LES ÉTATS GÉNÉRAUX DU SERVICE PUBLIC,

Des salles de classe avec des enseignants ; des hôpitaux avec des infirmières et des médecins ; de l’eau courante potable et des toilettes qui fonctionnent… Pour des millions de personnes dans le monde ce n’est encore qu’un rêve lointain.

Et pourtant, l’accès à ces besoins vitaux – santé, éducation, eau et assainissement, … – est absolument indispensable pour transformer la vie des personnes qui vivent dans la pauvreté.
Comme pour ce qui s’est passé dans nos pays, il ne peut y avoir de développement, économique et environnemental, sans développement de la démocratie, de services publics performants et accessibles à tous et partout.
Or, tant dans les pays pauvres que dans les pays riches, il se trouve que ce concept est devenu insupportable pour les conservateurs et les néolibéraux; pour eux, tout service est marchand et doit être soumis à la concurrence. C’est le sens de l’Accord Général sur la Commercialisation des Services(AGCS) qui fait partie des accords constitutifs de l’Organisation Mondiale du Commerce (OMC). Cet accord stipule que « l’AGCS s’applique en principe à tous les services, à l’exception de ceux qui sont fournis dans l’exercice du pouvoir gouvernemental ». Ce sont les objectifs des Plans d’Ajustement Structurels du FMI qui reposent tous sur la baisse des dépenses publiques, des salaires et des retraites.

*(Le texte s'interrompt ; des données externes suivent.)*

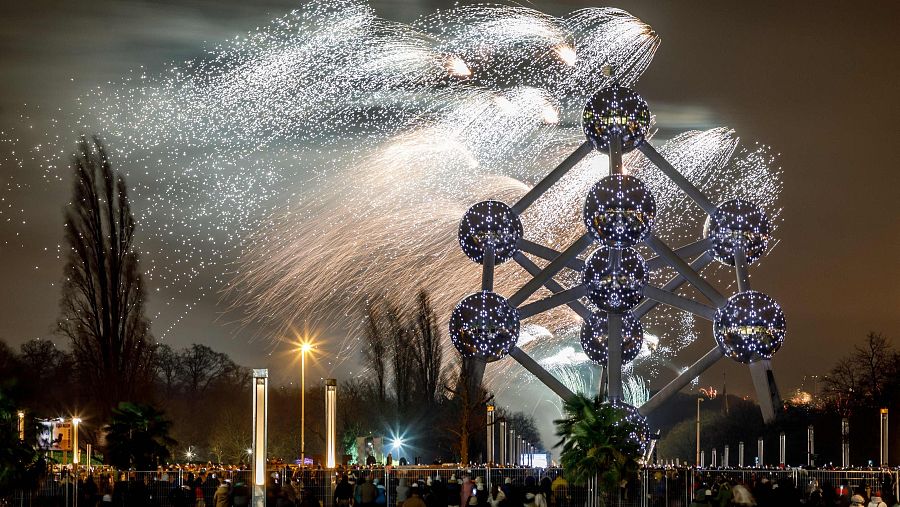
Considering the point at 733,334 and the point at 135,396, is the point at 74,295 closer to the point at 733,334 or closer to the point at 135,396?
the point at 135,396

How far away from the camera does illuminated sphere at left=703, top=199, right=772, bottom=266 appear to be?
3706cm

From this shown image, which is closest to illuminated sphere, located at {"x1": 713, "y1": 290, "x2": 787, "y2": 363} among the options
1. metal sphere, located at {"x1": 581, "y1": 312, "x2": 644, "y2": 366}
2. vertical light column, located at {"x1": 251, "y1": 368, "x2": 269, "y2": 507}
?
metal sphere, located at {"x1": 581, "y1": 312, "x2": 644, "y2": 366}

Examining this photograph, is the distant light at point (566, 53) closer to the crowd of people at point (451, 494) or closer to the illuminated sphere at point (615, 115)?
the illuminated sphere at point (615, 115)

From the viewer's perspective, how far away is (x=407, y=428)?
60969 mm

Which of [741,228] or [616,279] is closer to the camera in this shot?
[616,279]

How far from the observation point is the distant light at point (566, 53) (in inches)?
1448

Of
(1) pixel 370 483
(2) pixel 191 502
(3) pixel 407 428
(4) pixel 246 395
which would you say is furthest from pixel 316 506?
(4) pixel 246 395

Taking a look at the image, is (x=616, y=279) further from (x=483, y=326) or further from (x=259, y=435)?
(x=259, y=435)

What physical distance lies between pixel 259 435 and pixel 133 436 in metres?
14.3

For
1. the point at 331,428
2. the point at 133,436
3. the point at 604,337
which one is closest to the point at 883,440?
the point at 604,337

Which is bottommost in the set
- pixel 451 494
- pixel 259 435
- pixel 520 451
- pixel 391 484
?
pixel 520 451

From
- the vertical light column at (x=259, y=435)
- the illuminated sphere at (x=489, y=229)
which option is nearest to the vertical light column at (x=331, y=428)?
the vertical light column at (x=259, y=435)

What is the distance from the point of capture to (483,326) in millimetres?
34000

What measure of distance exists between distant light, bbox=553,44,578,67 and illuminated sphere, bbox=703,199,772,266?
564 cm
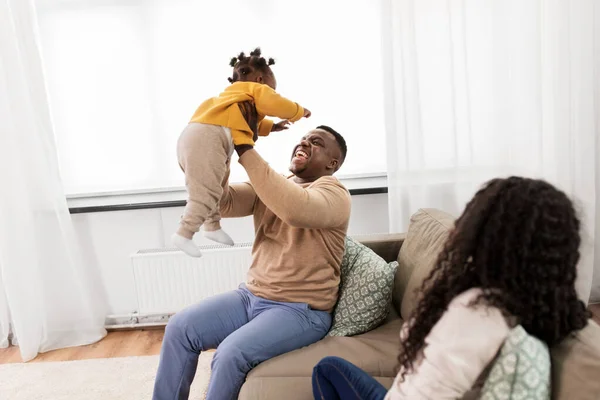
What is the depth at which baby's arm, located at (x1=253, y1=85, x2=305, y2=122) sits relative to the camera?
1.55 m

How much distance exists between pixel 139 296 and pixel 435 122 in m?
1.71

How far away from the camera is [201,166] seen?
1502 millimetres

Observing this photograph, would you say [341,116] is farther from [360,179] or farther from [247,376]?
[247,376]

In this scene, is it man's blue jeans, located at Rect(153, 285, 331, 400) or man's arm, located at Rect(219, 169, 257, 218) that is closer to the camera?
man's blue jeans, located at Rect(153, 285, 331, 400)

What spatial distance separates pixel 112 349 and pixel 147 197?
80 cm

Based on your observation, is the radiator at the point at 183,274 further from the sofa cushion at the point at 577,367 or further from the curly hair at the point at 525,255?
the sofa cushion at the point at 577,367

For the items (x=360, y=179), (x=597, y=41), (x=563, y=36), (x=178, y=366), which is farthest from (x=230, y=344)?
(x=597, y=41)

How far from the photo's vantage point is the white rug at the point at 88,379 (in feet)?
7.50

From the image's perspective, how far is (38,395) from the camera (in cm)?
231

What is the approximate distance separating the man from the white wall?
875 millimetres

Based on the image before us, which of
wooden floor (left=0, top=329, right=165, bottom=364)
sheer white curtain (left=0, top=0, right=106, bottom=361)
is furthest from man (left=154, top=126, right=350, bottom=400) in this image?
sheer white curtain (left=0, top=0, right=106, bottom=361)

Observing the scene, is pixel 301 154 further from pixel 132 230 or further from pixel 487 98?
pixel 132 230

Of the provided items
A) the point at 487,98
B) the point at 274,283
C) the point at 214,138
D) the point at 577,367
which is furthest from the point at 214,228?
the point at 487,98

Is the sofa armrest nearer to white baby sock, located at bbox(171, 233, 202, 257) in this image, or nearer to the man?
the man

C’est une offensive de grande ampleur qui a été menée depuis une trentaine d’années contre l’exercice et le concept même de service public. Offensive idéologique visant à démontrer la supériorité du « marché » face à l’inefficacité du service public, son manque de souplesse, les privilèges des fonctionnaires, la gabegie de l’argent public et le trop d’impôts. D’où les privatisations, délégations à des groupes privés, le plus souvent multinationaux, les financements bancaires de type Partenariat-Public-Privé(PPP). Généralisation du New Public Management (et sa version française la RGPP), à travers les baisses d’impôts, les réductions d’effectifs, l’évaluation et les contractualisations. Offensive contre le statut des fonctionnaires…
L’Union Européenne, qui aurait du jouer un rôle protecteur vis-à-vis de ses peuples et promouvoir des services publics européens, a fait tout le contraire en privilégiant la concurrence libre et non faussée. L’Intergroupe Services Publics, constitué dans l’orbite du Parlement Européen, vient de dresser un constat sans appel :
« La libéralisation des marchés, appliquée aux services publics depuis les années 1990 a entraîné une mise en concurrence destinée à faire baisser leurs tarifs par une augmentation supposée de leur productivité. En fait, on a obtenu une baisse des effectifs, source de chômage, une détérioration de la qualité des services, sans diminution des tarifs, car on a eu affaire à des secteurs quasi monopolistes, incapables par nature de faire jouer la concurrence (ex.: l’énergie). La crise n’a fait que confirmer l’incapacité des «forces du marché» à traiter ce problème et celle des pouvoirs publics à faire face aux besoins de relance. Le recours généralisé au Partenariat Public Privé, prévu pour suppléer cette carence, apparaît comme un leurre qui entraînera une réduction du champ de ces services et de leur action, au détriment de la cohésion sociale et territoriale et des valeurs de solidarité, propres au modèle européen. La politique suivie par la Commission Européenne (CE) et la Cour de Justice ne fait qu’entretenir un sentiment de doute sur l’intérêt porté à la spécificité de ces services. Enfin on ne peut que constater l’attentisme de la CE pour définir, par voie de directive ou par tout autre moyen juridique, un statut du Service d’intérêt général, qui le distinguerait de la loi du marché »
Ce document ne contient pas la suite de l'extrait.